Just yesterday, MIT Sloan in collaboration with Deloitte released a study, “Social Business: What Are Companies Really Doing?” that highlights the growing importance of social business initiatives. What I found most interesting was the view and perceptions from the C-Suite.
According to the research, C-level executives vary considerably in their perceptions about the value of social business to their organizations today. On average, and across all industries in the study, CEOs, presidents, managing directors, board members and CMOs are most likely to perceive social business as an important business initiative today. CEOs are twice as likely as CFOs and nearly twice as likely as CIOs to view social technologies as important right now. Below is the breakdown.
Despite their differences regarding its importance today, 70% of the executive respondents believe that social business will be important to their organization in three years. This suggests that many executives regard social business as neither a threat nor a passing fad – and perhaps they just need to understand the business value before making any significant investments.

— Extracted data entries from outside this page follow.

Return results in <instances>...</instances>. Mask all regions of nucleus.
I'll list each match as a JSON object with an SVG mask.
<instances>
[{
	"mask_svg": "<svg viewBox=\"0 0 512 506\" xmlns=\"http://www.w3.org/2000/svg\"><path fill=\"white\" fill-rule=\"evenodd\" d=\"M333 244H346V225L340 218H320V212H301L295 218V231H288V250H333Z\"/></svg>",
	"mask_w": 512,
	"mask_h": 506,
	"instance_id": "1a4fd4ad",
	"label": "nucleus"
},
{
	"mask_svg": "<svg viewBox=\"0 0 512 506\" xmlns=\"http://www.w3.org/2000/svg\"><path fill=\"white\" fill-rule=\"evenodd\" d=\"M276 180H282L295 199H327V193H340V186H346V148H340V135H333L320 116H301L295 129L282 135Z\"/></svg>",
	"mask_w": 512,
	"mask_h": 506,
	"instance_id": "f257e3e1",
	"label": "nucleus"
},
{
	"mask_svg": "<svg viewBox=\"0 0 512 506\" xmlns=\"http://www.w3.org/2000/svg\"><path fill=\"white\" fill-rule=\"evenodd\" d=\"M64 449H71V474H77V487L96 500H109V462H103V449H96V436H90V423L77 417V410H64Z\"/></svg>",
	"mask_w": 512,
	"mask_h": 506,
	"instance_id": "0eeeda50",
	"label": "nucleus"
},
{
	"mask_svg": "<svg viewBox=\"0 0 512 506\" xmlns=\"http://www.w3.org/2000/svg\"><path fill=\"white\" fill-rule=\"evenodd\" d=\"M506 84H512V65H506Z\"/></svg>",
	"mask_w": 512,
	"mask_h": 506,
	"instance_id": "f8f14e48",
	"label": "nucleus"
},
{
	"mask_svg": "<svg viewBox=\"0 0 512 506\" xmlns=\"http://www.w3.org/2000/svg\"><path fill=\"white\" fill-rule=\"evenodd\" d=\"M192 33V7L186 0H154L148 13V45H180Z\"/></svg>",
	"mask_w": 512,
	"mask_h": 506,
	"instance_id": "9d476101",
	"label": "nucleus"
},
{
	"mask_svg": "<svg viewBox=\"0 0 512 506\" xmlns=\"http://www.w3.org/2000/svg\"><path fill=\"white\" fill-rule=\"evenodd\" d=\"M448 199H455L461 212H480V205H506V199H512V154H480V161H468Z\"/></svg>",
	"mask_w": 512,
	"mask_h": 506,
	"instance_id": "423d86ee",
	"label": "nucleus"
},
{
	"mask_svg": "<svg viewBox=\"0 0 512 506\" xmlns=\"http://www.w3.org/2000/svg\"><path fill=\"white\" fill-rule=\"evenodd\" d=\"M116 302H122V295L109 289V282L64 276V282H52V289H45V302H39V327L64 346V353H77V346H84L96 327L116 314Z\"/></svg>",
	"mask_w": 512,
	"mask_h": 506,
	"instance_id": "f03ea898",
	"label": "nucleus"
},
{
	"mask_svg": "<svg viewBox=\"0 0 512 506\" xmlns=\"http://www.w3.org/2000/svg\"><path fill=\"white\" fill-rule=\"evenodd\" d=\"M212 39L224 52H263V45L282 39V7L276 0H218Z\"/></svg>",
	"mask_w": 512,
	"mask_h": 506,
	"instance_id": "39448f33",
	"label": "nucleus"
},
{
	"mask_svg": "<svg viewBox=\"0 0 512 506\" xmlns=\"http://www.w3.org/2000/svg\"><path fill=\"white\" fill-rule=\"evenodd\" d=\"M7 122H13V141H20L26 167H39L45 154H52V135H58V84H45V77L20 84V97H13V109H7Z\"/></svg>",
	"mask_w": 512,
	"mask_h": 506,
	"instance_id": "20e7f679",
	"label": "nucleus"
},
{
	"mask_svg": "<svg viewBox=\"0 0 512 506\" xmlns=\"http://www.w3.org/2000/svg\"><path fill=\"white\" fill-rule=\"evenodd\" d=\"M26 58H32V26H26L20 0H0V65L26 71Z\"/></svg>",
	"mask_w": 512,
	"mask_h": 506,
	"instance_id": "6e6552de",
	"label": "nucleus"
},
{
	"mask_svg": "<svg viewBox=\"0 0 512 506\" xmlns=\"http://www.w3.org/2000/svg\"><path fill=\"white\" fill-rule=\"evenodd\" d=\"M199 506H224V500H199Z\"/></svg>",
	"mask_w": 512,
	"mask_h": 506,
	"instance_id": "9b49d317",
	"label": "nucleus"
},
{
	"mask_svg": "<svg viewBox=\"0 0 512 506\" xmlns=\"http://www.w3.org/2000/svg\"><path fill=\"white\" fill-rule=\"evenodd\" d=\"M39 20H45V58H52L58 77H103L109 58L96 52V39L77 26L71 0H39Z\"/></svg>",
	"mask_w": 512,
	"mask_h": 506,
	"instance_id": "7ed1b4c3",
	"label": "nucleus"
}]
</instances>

Now here is the good news. Executives are beginning to see the value of social business and are talking about it. The bad news is that it’s just words. Will they continue just talking about it or will they take the appropriate steps to start transforming their organizations – starting with themselves first. And, is 3 years too long to wait?
I have said this before and I will say it again.
For any social business initiative to actually work, company leadership has to change their behaviors – the way they work, they way the communicate and they way the lead. What bugged me about this study was that it was mainly focused on social technologies (like the mere act of deploying Jive or Lithium will suddenly change the business). In my view, technology does not change a person. Change has to come from within. There has to be a burning desire to move the organization forward with social embedded in its DNA. The beliefs, values and characteristics need to change if they want the rest of the organization to imitate those social behaviors. Perhaps this is one reason why 70% of social business projects fail, as reported in this report.